Blending elements from some of his previous works, Argento brings a cold and chilling sense of qualities that mirror his giallo work. There are moments of sheer fright like when a hairy, disfigured, and clawed hand bursts through a woman's window to tear out her throat in the opening moments of the film or one of the most excruciating turn of events when a woman finds herself trapped in a barb wired filled room with no way to get out. These are both nontraditional moments for a film about witches, almost feeling more at home in a slasher type film or modern day torture porn flick, but this re-imagining of the genre, if you will, works.
The central element, in my opinion, that brings it all together though is the aforementioned music provided by the Italian rock band and frequent Argento collaborator, Goblin. It's probably the most haunting soundtrack that has ever come out of the horror scene, mixing whispering vocals with beautiful melodic piano tunes to create a soundscape that literally brings the imagery of witchcraft and witches to the forefront.
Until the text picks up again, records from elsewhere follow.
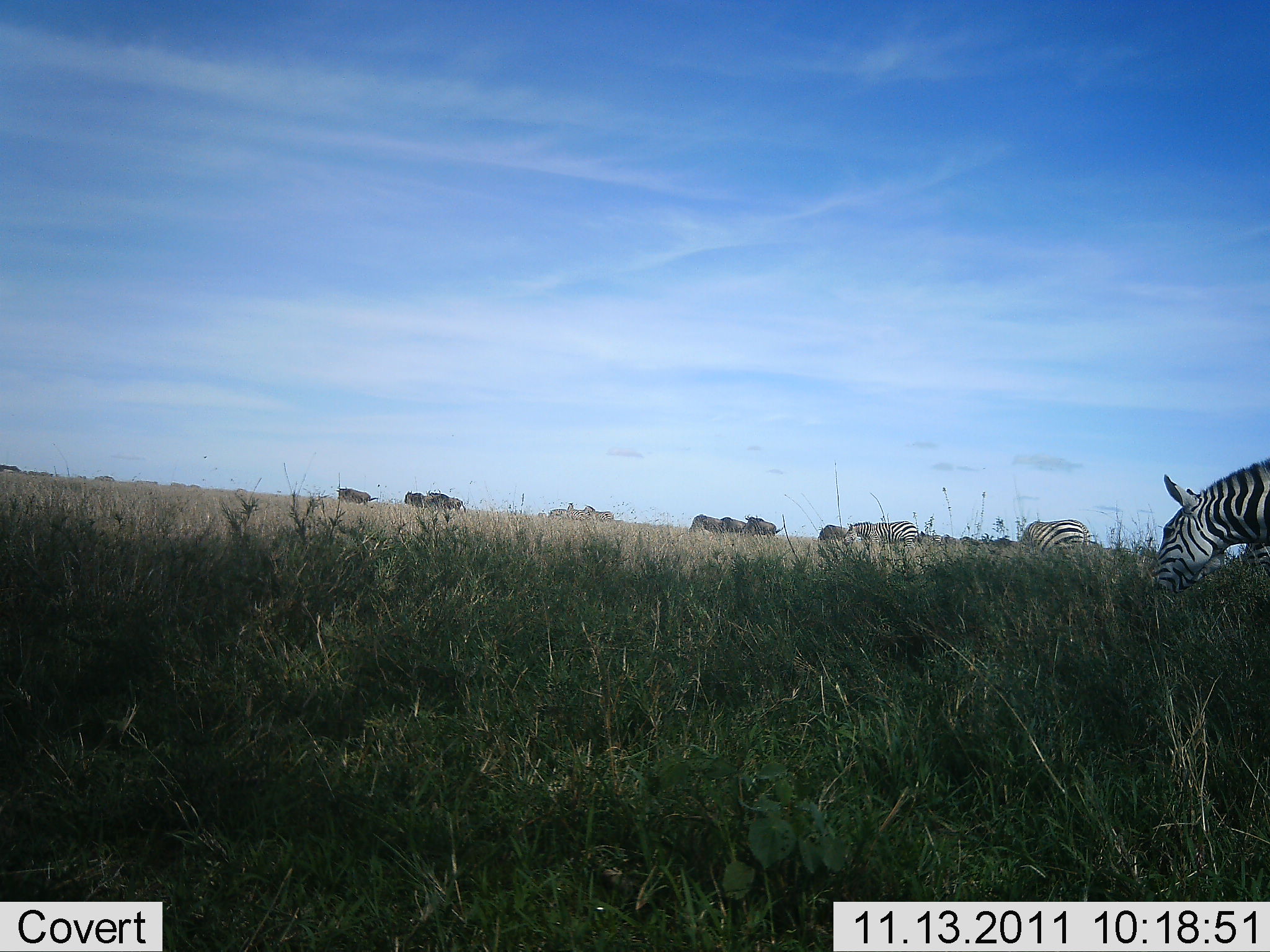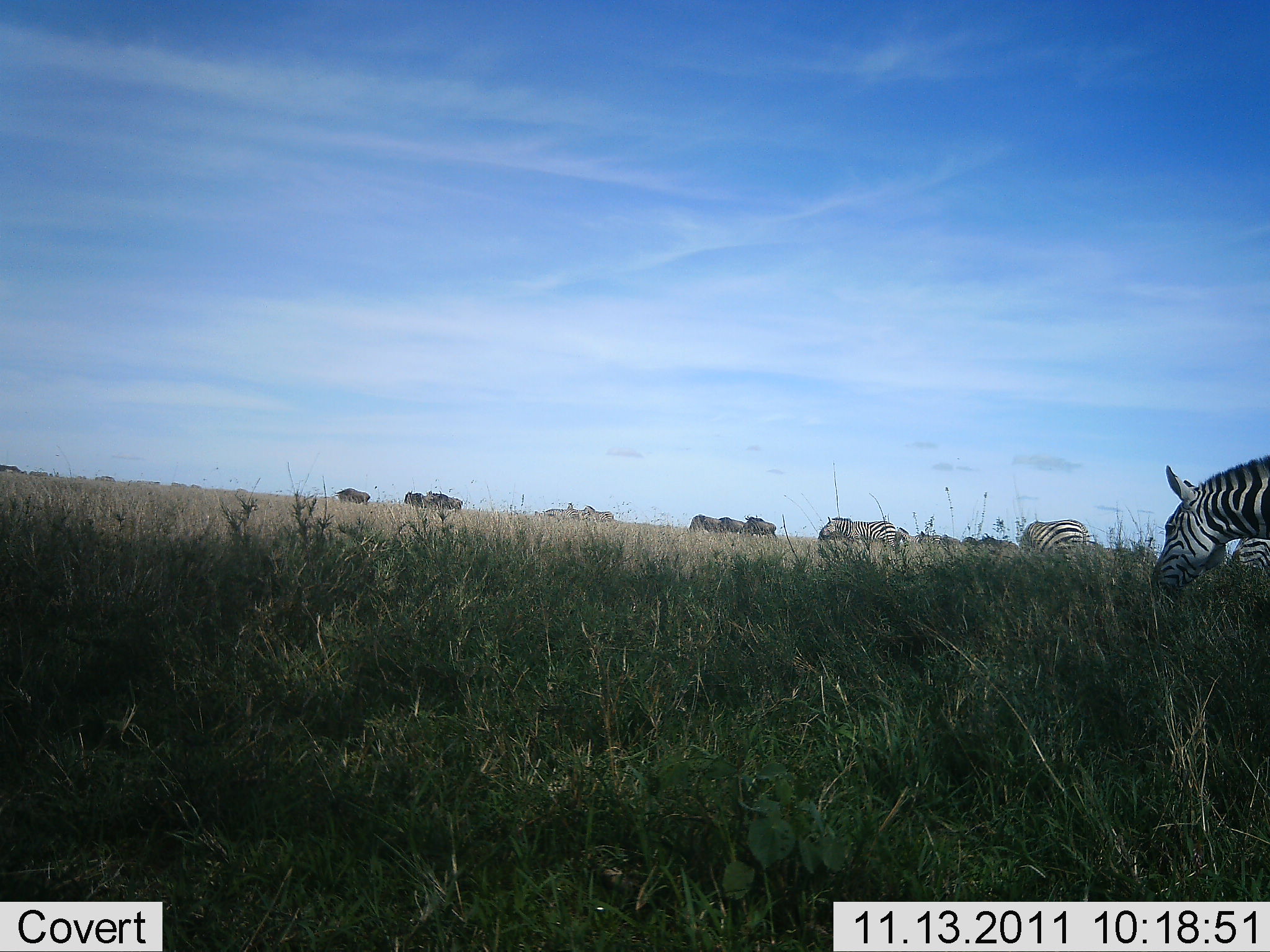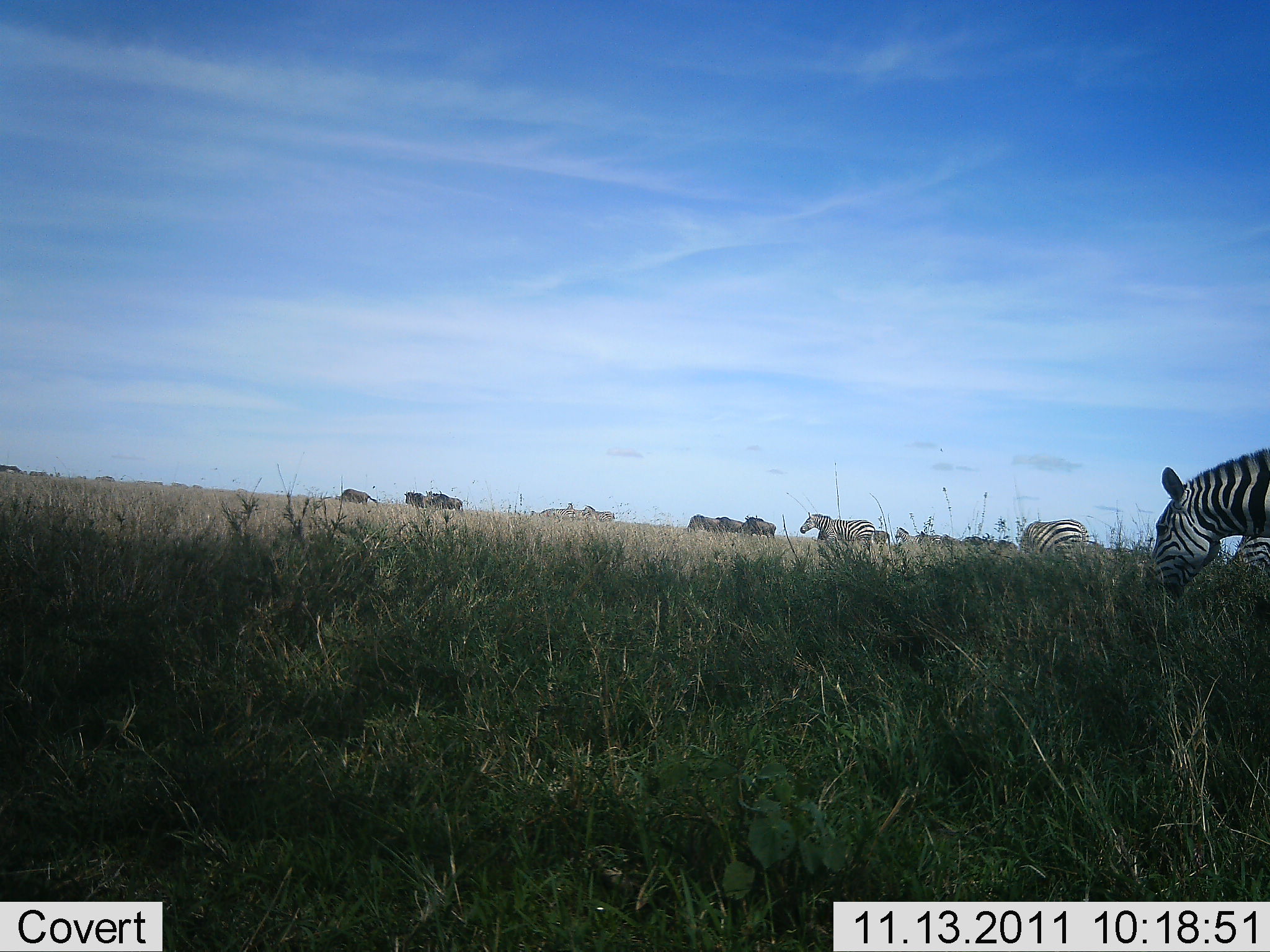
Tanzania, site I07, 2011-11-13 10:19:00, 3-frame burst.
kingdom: Animalia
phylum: Chordata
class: Mammalia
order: Artiodactyla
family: Bovidae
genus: Connochaetes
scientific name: Connochaetes taurinus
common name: blue wildebeest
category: wildebeest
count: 7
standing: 33%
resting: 0%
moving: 50%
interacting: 0%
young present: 0%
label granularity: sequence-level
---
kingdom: Animalia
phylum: Chordata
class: Mammalia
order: Perissodactyla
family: Equidae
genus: Equus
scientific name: Equus quagga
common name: plains zebra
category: zebra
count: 4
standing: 35%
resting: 0%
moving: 35%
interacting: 0%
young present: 0%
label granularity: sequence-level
Matching the surreal visuals sprung from Argento's mind, the music captures the perfect feel and tone of the piece, providing the linking elements from the old depictions of witchcraft to Argento's new and modern re-imagining. Suspiria really is a perfect storm of cinematic elements.
|Oh it's you. What are you so happy about? I think you better drop it!|
|The one thing about going to ballet school I never could stomach...|
All the damn witches.
Suspiria is one of the most beautifully realized horror films to ever come out of Italian cinema, let alone in the horror world as a whole. Proving that horror movies can not only stimulate a great abundance of fear in people, but also visually compel the viewer as well, Argento gave the genre a boost of credibility that fellow Italian filmmaker Mario Bava had previously done for horror. The nontraditional narrative of witchcraft within a ballet school and mixing that with a fairytale story of Alice in Wonderland proportions, have merged into a happy union of surrealistic cinematic qualities that still have the same potency today as they did during their initial release. The vibrant colors and Goblin's outstanding original soundtrack only helped to drive that notion home, that this is a film made to stand the test of time, engaging the viewer in an atmospheric world that feels wholly realized.
If you haven't seen this movie then you owe it to yourself to view it as soon as possible. It really has earned its iconic status and is every bit as enjoyable as it sounds. I highly recommend it to anyone that enjoys the surreal side of cinema, the one with a demented edge and a visually vibrant eye.